The Science Journal of the American Association for Respiratory Care

2008 OPEN FORUM Abstracts


Karen R. Morelock1, Carol Baraks1

Background: Neonatal patients requiring nasopharyngeal continuous positive airway pressure(CPAP)prongs may experience adverse effects with the use of the CPAP equipment. This study pursues techniqies to prevent the skin breakdown noted with the use of CPAP in neonates.

Symptoms of skin breakdown include erythema and irritation to local skin on the bridge and nasal septum, bloody nose, and necrotic or sever damage to the nares or septum, which may ultimately require plastic surgery.

This research study incorporated and evaluation and change in humidifcation, suctioning and positioning of the CPAP equipment in an effort to minimize skin breakdown.

Methods: Humidifcation: Changes in humidification and suction procedures were used to minimize adverse affects of CPAP, Temperature in the CPAP tubing was increased to be equivent to body temperature. Enviromental temps were contolled. Proper humidity with a light mist in the NCPAP tubing and without a moisture pool on the tubing was accomplished.

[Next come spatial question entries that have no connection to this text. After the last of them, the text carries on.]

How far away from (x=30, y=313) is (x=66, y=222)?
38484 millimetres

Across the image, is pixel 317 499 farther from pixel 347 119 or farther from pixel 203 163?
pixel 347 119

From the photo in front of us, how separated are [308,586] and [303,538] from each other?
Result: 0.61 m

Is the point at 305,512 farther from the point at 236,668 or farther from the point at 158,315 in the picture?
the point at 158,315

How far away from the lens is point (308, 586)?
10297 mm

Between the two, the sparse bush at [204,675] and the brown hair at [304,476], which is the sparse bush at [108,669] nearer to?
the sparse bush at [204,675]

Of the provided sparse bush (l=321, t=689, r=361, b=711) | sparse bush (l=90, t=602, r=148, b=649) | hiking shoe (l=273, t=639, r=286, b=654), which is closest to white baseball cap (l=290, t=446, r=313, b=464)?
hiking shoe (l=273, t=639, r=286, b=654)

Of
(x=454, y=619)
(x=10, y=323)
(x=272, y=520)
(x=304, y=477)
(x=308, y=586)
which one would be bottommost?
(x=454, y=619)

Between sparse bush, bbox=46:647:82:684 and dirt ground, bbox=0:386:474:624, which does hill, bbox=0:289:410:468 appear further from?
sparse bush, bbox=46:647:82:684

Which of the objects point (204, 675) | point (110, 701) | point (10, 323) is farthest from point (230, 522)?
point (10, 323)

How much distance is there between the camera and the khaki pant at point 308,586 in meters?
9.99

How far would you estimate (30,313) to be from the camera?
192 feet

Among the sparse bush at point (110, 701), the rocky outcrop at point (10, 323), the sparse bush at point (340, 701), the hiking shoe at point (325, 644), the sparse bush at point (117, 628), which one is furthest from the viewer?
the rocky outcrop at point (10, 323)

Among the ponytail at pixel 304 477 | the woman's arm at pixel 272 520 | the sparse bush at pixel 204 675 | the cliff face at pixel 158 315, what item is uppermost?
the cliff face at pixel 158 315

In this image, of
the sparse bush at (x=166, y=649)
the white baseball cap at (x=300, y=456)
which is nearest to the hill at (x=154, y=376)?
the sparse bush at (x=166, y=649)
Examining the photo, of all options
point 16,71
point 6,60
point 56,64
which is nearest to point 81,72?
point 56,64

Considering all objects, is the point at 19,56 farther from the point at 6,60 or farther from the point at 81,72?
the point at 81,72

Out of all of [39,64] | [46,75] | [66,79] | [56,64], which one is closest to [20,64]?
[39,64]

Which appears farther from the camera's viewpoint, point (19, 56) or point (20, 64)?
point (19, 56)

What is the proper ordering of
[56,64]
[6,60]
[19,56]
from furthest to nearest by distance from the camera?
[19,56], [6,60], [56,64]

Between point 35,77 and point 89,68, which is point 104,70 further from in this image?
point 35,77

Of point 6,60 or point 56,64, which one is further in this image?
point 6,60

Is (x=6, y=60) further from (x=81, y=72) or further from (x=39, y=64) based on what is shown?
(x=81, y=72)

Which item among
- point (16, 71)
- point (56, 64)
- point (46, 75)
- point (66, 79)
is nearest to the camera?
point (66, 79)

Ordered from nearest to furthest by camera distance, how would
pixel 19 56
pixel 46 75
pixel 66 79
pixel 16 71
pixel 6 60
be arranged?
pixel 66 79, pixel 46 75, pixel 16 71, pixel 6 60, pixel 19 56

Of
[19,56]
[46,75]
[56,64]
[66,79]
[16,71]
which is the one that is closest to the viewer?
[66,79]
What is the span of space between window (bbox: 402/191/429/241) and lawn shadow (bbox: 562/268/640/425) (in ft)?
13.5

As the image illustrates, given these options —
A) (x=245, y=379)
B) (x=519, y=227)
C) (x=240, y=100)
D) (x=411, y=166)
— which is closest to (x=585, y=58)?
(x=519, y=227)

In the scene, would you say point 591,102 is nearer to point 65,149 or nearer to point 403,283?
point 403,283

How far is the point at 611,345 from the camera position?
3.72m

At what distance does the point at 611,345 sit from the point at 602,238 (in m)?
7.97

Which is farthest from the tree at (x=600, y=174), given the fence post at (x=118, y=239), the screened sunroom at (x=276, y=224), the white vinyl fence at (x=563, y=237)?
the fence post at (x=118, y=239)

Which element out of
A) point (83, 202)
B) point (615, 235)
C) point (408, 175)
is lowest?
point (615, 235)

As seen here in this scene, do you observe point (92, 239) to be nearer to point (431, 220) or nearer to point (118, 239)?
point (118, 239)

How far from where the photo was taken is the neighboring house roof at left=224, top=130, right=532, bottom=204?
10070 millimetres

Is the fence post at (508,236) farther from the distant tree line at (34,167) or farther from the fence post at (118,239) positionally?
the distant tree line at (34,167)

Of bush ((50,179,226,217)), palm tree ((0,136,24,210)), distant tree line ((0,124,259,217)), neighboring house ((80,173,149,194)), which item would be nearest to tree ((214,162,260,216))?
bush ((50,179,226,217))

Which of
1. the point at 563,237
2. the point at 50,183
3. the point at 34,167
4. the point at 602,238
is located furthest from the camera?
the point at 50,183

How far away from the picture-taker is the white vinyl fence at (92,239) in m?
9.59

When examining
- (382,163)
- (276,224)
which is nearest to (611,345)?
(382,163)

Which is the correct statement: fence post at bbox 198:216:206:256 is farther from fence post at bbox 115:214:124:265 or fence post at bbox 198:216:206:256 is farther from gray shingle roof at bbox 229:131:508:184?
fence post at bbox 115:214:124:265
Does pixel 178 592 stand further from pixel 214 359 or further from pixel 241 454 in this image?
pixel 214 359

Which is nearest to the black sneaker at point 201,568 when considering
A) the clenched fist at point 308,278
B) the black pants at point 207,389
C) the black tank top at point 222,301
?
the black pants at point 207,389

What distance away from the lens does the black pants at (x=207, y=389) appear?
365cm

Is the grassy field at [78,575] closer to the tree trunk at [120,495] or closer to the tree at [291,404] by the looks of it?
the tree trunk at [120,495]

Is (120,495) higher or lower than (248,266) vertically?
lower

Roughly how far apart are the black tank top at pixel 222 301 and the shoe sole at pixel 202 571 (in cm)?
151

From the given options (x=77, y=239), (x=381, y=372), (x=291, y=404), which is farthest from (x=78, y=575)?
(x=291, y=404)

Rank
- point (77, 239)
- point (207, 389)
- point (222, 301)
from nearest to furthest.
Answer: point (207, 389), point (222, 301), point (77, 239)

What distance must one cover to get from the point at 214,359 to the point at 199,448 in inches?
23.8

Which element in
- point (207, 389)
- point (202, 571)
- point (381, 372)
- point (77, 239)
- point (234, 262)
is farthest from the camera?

Suction: Deep suctioning practice was changed to as necressaty (PRN)to clear secretions, taking care not to suction vigorously. In order to reduce trama to the nasal passages the use of a nasal aspiratir was adopted and suction gauges were routinely dialed to a range of 80-100 mmHg pressure. Staff was educated on the alternative suction devices and suction pressure.

Positioning CPAP: Correctley sized nasal prongs and ventilator tubing were adjusted to alleviate pressure on the nasal septum, nares and upper lip. CPAP hats were tied to promote patient comfort and deliver of pressure. CPAP prongs were adjusted with a slight space between the prongs and the nose. Patients in isolettes/open warmers were positioned flat to minimize stress on the tubing. Adjustments for developmental needs and gastroesophogeal reflux were implemented. Patient were sedated only if inconsolable.

Results: No skin breaksown noted during the study except one case where protocol was not properly implemented.

Conclusion: Evaluation of data over 2 year period demonstrated a reduction in trauma to skin and nasal mucosa in infants treated with the NCPAP methods described.